Activity list:
(1) Answer these questions using the extract on the Life implementation in Java:
(a) How many iterations does the test run, and from which configuration does it start?
(b) What execution time does the table give for Hash_LongPoint under Java 8?
(c) What name does the new Life implementation receive?
(2) Reproduce a portion of the extract on the Life implementation in Java, beginning at the words "Since Integer is" and stopping after the words "configuration called ACORN.".

Selected extract:
━━━

Since Integer is an immutable class, we can’t increment the values in the counts map when adding a live neighbour. We must allocate a new object with a new value.
We test this code by running 10,000 iterations starting with the configuration called ACORN.
Here are the execution times, in milliseconds:
| Class name | Comment | Time, Java 7 | Time, Java 8 |
|---|---|---|---|
| Hash_LongPoint | Original version | 2032 | 1650 |
Going mutable
The first idea is to replace Integer in counts structure with something mutable. Since there isn’t any readily-made mutable version of Integer, we’ll have to create
our own one called Count. We’ll also move some utility methods into it:
public final class Count
{
public int value;
public Count (int value)
{
this.value = value;
}
public void inc ()
{
++ value;
}
public boolean dec ()
{
return --value != 0;
}
}The new Life implementation is called Hash1 (see here).
The first thing we need is a new definition for counts:
private HashMap<LongPoint, Count> counts
= new HashMap<LongPoint, Count> (HASH_SIZE);Then we must modify inc() and dec():
private void inc (long w)
{
LongPoint key = factory.create (w);
Count c = counts.get (key);
if (c == null) {
counts.put (key, new Count (1));
} else {
c.inc ();
}
}
private void dec (long w)
{
LongPoint key = factory.create (w);
if (! counts.get (key).dec ()) {
counts.remove (key);
}
}Unlike Integer, the new class Count does not support automatic boxing and unboxing, that’s why step() must be changed as well:
public void step ()

━━━

Available data:

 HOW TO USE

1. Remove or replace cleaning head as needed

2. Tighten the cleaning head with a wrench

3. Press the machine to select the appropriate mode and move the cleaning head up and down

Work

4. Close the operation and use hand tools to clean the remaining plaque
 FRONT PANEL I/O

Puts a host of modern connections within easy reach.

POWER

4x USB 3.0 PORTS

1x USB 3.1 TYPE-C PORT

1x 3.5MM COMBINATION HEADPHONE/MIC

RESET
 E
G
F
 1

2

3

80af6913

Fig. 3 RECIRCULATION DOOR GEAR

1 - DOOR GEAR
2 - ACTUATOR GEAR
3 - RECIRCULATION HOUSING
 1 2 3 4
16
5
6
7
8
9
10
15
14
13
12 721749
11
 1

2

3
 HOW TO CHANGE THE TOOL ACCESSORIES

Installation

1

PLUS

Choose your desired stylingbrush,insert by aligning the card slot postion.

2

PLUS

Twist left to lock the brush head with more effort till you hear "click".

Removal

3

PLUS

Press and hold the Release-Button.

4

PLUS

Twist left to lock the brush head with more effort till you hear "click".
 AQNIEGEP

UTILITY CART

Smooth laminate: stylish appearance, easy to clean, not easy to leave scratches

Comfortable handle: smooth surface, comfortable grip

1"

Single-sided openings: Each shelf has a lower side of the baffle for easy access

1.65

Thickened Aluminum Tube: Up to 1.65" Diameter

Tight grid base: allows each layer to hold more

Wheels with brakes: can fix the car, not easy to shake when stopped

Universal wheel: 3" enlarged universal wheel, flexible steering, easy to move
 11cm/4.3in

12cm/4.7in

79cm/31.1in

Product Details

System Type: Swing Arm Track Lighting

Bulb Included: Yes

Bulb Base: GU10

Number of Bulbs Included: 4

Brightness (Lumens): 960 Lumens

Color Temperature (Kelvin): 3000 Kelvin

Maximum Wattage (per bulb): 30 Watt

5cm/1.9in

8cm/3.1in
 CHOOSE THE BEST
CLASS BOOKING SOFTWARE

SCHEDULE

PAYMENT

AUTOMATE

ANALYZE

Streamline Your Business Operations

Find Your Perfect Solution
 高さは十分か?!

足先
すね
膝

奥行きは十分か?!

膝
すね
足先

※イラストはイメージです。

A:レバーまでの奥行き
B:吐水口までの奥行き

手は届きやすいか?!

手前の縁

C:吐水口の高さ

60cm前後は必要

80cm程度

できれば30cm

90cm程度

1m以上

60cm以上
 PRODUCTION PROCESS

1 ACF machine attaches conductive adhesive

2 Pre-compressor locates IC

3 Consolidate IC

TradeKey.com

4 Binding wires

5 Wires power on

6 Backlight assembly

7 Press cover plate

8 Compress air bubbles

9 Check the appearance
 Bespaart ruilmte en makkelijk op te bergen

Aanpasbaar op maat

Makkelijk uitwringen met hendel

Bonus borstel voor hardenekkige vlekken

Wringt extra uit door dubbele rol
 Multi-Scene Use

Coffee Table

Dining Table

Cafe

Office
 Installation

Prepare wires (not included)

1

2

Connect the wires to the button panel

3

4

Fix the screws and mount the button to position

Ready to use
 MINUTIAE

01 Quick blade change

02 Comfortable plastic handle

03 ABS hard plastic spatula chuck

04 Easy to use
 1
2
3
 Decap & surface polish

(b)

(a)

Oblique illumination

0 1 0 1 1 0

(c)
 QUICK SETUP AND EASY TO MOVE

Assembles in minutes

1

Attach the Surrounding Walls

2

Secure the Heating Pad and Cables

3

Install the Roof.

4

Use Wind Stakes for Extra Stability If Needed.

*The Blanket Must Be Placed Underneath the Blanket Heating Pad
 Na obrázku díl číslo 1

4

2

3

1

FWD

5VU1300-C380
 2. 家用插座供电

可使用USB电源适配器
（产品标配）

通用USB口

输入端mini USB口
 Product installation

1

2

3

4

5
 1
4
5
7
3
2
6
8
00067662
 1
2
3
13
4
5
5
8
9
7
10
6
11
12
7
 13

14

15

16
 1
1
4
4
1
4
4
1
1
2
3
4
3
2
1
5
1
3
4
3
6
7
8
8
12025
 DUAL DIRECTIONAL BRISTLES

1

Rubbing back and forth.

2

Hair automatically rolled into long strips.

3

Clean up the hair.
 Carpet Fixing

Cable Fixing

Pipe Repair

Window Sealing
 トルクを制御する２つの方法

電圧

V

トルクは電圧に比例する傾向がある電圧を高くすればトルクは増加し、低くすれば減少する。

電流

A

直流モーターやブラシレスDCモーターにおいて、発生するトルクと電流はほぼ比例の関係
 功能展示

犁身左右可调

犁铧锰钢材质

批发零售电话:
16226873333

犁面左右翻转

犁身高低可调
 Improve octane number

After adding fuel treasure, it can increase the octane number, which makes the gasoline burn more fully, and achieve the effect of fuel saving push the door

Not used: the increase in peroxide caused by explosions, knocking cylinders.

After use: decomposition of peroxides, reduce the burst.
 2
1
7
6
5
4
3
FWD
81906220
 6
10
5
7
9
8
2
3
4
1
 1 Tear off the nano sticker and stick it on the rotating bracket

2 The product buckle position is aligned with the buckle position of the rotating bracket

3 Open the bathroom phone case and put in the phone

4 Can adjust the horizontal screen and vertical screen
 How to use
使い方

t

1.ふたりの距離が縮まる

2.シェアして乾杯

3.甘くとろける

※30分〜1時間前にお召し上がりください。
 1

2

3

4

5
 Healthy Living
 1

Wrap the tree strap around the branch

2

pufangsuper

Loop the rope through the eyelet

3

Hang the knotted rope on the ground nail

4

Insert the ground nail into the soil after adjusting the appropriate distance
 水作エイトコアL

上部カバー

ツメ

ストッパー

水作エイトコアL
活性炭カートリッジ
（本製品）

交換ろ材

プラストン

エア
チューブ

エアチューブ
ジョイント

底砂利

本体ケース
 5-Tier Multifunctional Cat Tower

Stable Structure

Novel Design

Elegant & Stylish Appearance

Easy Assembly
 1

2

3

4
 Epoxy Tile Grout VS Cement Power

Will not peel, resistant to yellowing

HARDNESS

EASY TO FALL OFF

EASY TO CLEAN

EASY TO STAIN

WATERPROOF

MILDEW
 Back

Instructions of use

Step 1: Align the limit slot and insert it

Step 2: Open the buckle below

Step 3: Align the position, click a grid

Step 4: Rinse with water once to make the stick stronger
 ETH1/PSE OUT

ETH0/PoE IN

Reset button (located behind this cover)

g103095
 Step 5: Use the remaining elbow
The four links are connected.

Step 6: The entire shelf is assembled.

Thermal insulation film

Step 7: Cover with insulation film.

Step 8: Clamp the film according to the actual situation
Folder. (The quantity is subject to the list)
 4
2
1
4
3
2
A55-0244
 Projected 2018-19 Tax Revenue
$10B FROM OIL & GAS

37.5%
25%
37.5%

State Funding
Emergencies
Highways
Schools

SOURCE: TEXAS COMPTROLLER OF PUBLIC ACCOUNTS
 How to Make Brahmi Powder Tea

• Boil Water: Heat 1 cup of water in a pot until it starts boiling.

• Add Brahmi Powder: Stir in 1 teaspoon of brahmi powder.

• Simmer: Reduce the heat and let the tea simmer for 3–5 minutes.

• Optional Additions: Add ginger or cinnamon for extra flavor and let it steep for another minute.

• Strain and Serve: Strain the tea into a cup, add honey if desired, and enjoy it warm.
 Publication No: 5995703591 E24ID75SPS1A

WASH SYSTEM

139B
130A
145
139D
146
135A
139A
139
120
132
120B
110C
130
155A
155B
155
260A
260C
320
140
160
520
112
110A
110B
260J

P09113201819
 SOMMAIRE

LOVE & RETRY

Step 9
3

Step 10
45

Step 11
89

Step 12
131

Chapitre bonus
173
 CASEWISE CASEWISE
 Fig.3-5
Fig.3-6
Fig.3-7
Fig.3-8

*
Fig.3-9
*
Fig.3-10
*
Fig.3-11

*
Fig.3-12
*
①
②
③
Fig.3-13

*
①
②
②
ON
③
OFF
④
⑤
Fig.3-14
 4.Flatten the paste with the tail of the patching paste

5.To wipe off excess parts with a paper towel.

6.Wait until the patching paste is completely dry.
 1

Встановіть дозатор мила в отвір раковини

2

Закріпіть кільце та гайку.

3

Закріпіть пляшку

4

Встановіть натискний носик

━━━

Answers to this exercise:
(1)
(a) 10,000 iterations, starting with the configuration called ACORN.
(b) 1650 milliseconds.
(c) Hash1.

(2)
Since Integer is an immutable class, we can’t increment the values in the counts map when adding a live neighbour. We must allocate a new object with a new value.
We test this code by running 10,000 iterations starting with the configuration called ACORN.